Exercise aim:
Write out the full set of records below exactly.

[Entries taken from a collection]
START

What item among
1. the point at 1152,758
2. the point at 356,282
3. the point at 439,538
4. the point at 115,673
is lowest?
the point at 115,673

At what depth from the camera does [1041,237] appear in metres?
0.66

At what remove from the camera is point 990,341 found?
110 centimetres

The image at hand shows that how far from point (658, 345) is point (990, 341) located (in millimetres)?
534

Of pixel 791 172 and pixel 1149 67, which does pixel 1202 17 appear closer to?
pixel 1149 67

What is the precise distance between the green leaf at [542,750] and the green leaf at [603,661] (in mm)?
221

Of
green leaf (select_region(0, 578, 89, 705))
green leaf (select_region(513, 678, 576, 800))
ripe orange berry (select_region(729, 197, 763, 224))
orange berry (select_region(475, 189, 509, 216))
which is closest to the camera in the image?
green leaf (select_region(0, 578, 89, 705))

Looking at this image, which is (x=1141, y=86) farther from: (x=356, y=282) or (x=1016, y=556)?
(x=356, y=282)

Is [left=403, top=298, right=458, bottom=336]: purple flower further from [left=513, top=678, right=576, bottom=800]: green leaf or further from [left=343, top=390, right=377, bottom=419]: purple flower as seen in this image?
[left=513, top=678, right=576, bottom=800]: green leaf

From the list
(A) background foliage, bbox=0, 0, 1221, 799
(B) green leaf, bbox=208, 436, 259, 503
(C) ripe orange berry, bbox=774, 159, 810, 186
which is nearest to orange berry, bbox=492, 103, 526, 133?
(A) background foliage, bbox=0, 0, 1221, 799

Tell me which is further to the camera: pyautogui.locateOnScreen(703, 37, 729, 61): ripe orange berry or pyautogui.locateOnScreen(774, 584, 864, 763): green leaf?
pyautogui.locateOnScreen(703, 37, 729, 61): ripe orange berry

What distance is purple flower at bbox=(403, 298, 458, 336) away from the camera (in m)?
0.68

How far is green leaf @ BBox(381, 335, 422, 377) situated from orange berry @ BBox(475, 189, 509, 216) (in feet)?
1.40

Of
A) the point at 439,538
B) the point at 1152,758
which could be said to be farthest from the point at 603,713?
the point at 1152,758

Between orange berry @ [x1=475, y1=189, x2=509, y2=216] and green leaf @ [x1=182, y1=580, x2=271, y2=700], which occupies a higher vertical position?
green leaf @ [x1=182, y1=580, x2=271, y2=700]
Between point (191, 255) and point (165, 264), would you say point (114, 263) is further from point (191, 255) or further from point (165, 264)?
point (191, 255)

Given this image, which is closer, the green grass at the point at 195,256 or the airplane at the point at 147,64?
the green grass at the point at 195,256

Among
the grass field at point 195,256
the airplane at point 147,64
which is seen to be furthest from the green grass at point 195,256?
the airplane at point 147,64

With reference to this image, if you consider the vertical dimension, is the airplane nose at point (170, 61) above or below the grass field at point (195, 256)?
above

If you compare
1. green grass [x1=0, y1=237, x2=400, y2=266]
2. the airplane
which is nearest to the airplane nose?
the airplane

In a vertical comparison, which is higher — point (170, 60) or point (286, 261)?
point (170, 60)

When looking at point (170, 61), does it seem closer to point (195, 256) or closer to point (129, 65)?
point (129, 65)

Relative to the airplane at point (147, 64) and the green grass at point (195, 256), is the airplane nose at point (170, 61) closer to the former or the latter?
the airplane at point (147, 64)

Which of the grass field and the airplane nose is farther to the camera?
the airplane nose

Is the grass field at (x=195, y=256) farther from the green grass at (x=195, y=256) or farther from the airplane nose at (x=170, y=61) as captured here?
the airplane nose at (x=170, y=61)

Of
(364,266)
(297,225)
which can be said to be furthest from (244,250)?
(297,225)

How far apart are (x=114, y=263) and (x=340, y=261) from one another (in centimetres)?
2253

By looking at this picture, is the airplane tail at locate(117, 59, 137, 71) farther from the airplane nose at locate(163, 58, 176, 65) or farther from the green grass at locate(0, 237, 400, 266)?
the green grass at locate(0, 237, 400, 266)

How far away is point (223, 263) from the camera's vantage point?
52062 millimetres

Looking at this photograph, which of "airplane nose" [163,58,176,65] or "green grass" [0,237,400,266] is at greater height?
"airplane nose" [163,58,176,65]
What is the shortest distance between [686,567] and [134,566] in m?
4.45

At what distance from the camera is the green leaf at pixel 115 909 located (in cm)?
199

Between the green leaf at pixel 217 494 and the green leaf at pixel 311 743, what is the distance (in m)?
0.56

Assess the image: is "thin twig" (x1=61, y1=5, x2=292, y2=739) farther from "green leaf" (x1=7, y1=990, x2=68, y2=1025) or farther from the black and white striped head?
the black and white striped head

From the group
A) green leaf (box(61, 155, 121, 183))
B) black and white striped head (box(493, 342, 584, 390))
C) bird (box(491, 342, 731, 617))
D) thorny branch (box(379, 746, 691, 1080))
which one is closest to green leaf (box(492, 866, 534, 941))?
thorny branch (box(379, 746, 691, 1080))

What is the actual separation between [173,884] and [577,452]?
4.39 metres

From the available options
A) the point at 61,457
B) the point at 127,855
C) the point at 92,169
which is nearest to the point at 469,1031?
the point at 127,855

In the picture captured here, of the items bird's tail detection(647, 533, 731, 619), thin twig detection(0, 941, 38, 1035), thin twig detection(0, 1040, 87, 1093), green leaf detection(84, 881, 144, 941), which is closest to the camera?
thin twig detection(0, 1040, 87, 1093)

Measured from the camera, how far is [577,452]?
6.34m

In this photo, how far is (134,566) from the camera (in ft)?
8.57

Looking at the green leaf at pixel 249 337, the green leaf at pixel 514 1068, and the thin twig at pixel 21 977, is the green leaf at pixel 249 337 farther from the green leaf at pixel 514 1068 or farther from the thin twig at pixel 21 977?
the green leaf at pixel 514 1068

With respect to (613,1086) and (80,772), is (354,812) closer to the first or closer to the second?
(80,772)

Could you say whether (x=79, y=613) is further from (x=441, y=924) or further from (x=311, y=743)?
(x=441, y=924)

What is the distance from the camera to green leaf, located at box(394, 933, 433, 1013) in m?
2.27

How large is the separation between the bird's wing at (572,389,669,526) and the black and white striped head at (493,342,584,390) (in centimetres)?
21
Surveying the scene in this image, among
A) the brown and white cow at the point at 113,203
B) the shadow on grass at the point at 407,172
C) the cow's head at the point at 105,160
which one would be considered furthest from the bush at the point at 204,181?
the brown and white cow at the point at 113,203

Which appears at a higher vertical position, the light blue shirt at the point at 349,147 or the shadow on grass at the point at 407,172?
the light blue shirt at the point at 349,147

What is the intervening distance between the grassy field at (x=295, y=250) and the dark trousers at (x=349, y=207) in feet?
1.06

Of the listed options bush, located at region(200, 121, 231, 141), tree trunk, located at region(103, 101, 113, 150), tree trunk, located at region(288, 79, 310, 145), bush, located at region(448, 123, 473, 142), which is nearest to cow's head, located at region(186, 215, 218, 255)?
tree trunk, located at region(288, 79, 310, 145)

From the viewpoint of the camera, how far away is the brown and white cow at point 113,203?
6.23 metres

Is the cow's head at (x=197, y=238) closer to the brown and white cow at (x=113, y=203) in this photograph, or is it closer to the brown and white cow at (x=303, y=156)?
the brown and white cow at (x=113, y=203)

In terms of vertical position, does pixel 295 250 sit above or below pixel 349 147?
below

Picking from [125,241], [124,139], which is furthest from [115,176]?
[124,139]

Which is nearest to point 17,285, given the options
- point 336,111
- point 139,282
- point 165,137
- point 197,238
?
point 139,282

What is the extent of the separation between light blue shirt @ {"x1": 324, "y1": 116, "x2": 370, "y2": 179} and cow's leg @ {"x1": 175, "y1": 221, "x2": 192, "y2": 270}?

END

The result:
What item among
1. the point at 1152,758
2. the point at 356,282
3. the point at 439,538
4. the point at 115,673
is lowest?
the point at 115,673

At what depth from the camera does [1041,237] appear in metres?
0.66

At what remove from the camera is point 990,341 found?
110 centimetres

The image at hand shows that how far from point (658, 345) is point (990, 341) located (in millimetres)?
534

Of pixel 791 172 and pixel 1149 67, which does pixel 1202 17 appear closer to?
pixel 1149 67

What is the precise distance between the green leaf at [542,750] and the green leaf at [603,661] (in mm)?
221

Of
green leaf (select_region(0, 578, 89, 705))
green leaf (select_region(513, 678, 576, 800))
ripe orange berry (select_region(729, 197, 763, 224))
orange berry (select_region(475, 189, 509, 216))
which is closest to the camera in the image?
green leaf (select_region(0, 578, 89, 705))

Looking at this image, which is (x=1141, y=86) farther from: (x=356, y=282) or (x=1016, y=556)?
(x=356, y=282)

Is [left=403, top=298, right=458, bottom=336]: purple flower further from [left=513, top=678, right=576, bottom=800]: green leaf or further from [left=343, top=390, right=377, bottom=419]: purple flower as seen in this image?
[left=513, top=678, right=576, bottom=800]: green leaf

From the list
(A) background foliage, bbox=0, 0, 1221, 799
(B) green leaf, bbox=208, 436, 259, 503
(C) ripe orange berry, bbox=774, 159, 810, 186
which is nearest to orange berry, bbox=492, 103, 526, 133?
(A) background foliage, bbox=0, 0, 1221, 799

Tell me which is further to the camera: pyautogui.locateOnScreen(703, 37, 729, 61): ripe orange berry or pyautogui.locateOnScreen(774, 584, 864, 763): green leaf?
pyautogui.locateOnScreen(703, 37, 729, 61): ripe orange berry

What distance is purple flower at bbox=(403, 298, 458, 336) away from the camera (in m)?
0.68

How far is green leaf @ BBox(381, 335, 422, 377) situated from orange berry @ BBox(475, 189, 509, 216) (in feet)?
1.40

Of
A) the point at 439,538
B) the point at 1152,758
which could be said to be farthest from the point at 603,713?
the point at 1152,758

Between orange berry @ [x1=475, y1=189, x2=509, y2=216] and green leaf @ [x1=182, y1=580, x2=271, y2=700], which occupies a higher vertical position?
green leaf @ [x1=182, y1=580, x2=271, y2=700]
Between point (191, 255) and point (165, 264), would you say point (114, 263) is further from point (191, 255) or further from point (165, 264)?
point (191, 255)

Given this image, which is closer, the green grass at the point at 195,256 or the airplane at the point at 147,64?
the green grass at the point at 195,256

Among
the grass field at point 195,256
the airplane at point 147,64
which is seen to be furthest from the green grass at point 195,256?
the airplane at point 147,64

With reference to this image, if you consider the vertical dimension, is the airplane nose at point (170, 61) above or below the grass field at point (195, 256)?
above

If you compare
1. green grass [x1=0, y1=237, x2=400, y2=266]
2. the airplane
which is nearest to the airplane nose?
the airplane

In a vertical comparison, which is higher — point (170, 60) or point (286, 261)?
point (170, 60)

When looking at point (170, 61), does it seem closer to point (195, 256) or closer to point (129, 65)?
point (129, 65)

Relative to the airplane at point (147, 64) and the green grass at point (195, 256), is the airplane nose at point (170, 61) closer to the former or the latter?
the airplane at point (147, 64)

Which of the grass field and the airplane nose is farther to the camera?
the airplane nose

Is the grass field at (x=195, y=256) farther from the green grass at (x=195, y=256) or farther from the airplane nose at (x=170, y=61) as captured here?
the airplane nose at (x=170, y=61)

Of
(364,266)
(297,225)
which can be said to be furthest from (244,250)?
(297,225)

How far apart are (x=114, y=263) and (x=340, y=261) from one another (in centimetres)?
2253

By looking at this picture, is the airplane tail at locate(117, 59, 137, 71) farther from the airplane nose at locate(163, 58, 176, 65) or farther from the green grass at locate(0, 237, 400, 266)?
the green grass at locate(0, 237, 400, 266)

How far away is point (223, 263) from the camera's vantage point?
52062 millimetres

Looking at this photograph, which of "airplane nose" [163,58,176,65] or "green grass" [0,237,400,266] is at greater height?
"airplane nose" [163,58,176,65]
What is the shortest distance between [686,567] and [134,566] in m?
4.45

At what distance from the camera is the green leaf at pixel 115 909 located (in cm)?
199

Between the green leaf at pixel 217 494 and the green leaf at pixel 311 743, what is the distance (in m)?
0.56

Assess the image: is "thin twig" (x1=61, y1=5, x2=292, y2=739) farther from "green leaf" (x1=7, y1=990, x2=68, y2=1025) or farther from the black and white striped head?
the black and white striped head

From the group
A) green leaf (box(61, 155, 121, 183))
B) black and white striped head (box(493, 342, 584, 390))
C) bird (box(491, 342, 731, 617))
D) thorny branch (box(379, 746, 691, 1080))
which one is closest to green leaf (box(492, 866, 534, 941))?
thorny branch (box(379, 746, 691, 1080))

What is the actual separation between [173,884] and [577,452]?
4.39 metres

From the available options
A) the point at 61,457
B) the point at 127,855
C) the point at 92,169
which is nearest to the point at 469,1031?
the point at 127,855

In the picture captured here, of the items bird's tail detection(647, 533, 731, 619), thin twig detection(0, 941, 38, 1035), thin twig detection(0, 1040, 87, 1093), green leaf detection(84, 881, 144, 941), which is closest to the camera?
thin twig detection(0, 1040, 87, 1093)

Measured from the camera, how far is [577,452]?
6.34m

In this photo, how far is (134,566) from the camera (in ft)?
8.57

Looking at the green leaf at pixel 249 337, the green leaf at pixel 514 1068, and the thin twig at pixel 21 977, is the green leaf at pixel 249 337 farther from the green leaf at pixel 514 1068 or farther from the thin twig at pixel 21 977?
the green leaf at pixel 514 1068

With respect to (613,1086) and (80,772), is (354,812) closer to the first or closer to the second?
(80,772)

Could you say whether (x=79, y=613) is further from (x=441, y=924) or further from (x=311, y=743)?
(x=441, y=924)

What is the distance from the camera to green leaf, located at box(394, 933, 433, 1013) in m?
2.27

How large is the separation between the bird's wing at (572,389,669,526) and the black and white striped head at (493,342,584,390) (in centimetres)?
21
Surveying the scene in this image, among
A) the brown and white cow at the point at 113,203
B) the shadow on grass at the point at 407,172
C) the cow's head at the point at 105,160
which one would be considered furthest from the bush at the point at 204,181?
the brown and white cow at the point at 113,203

Which appears at a higher vertical position, the light blue shirt at the point at 349,147 or the shadow on grass at the point at 407,172?
the light blue shirt at the point at 349,147

What is the intervening distance between the grassy field at (x=295, y=250) and the dark trousers at (x=349, y=207) in feet?
1.06

Of the listed options bush, located at region(200, 121, 231, 141), tree trunk, located at region(103, 101, 113, 150), tree trunk, located at region(288, 79, 310, 145), bush, located at region(448, 123, 473, 142), which is nearest to cow's head, located at region(186, 215, 218, 255)?
tree trunk, located at region(288, 79, 310, 145)

From the viewpoint of the camera, how far away is the brown and white cow at point 113,203?
6.23 metres

Is the cow's head at (x=197, y=238) closer to the brown and white cow at (x=113, y=203) in this photograph, or is it closer to the brown and white cow at (x=303, y=156)?
the brown and white cow at (x=113, y=203)

In terms of vertical position, does pixel 295 250 sit above or below pixel 349 147?
below

Picking from [125,241], [124,139], which is furthest from [115,176]?
[124,139]

Which is nearest to point 17,285, given the options
- point 336,111
- point 139,282
- point 165,137
- point 197,238
?
point 139,282

What is the extent of the separation between light blue shirt @ {"x1": 324, "y1": 116, "x2": 370, "y2": 179} and cow's leg @ {"x1": 175, "y1": 221, "x2": 192, "y2": 270}?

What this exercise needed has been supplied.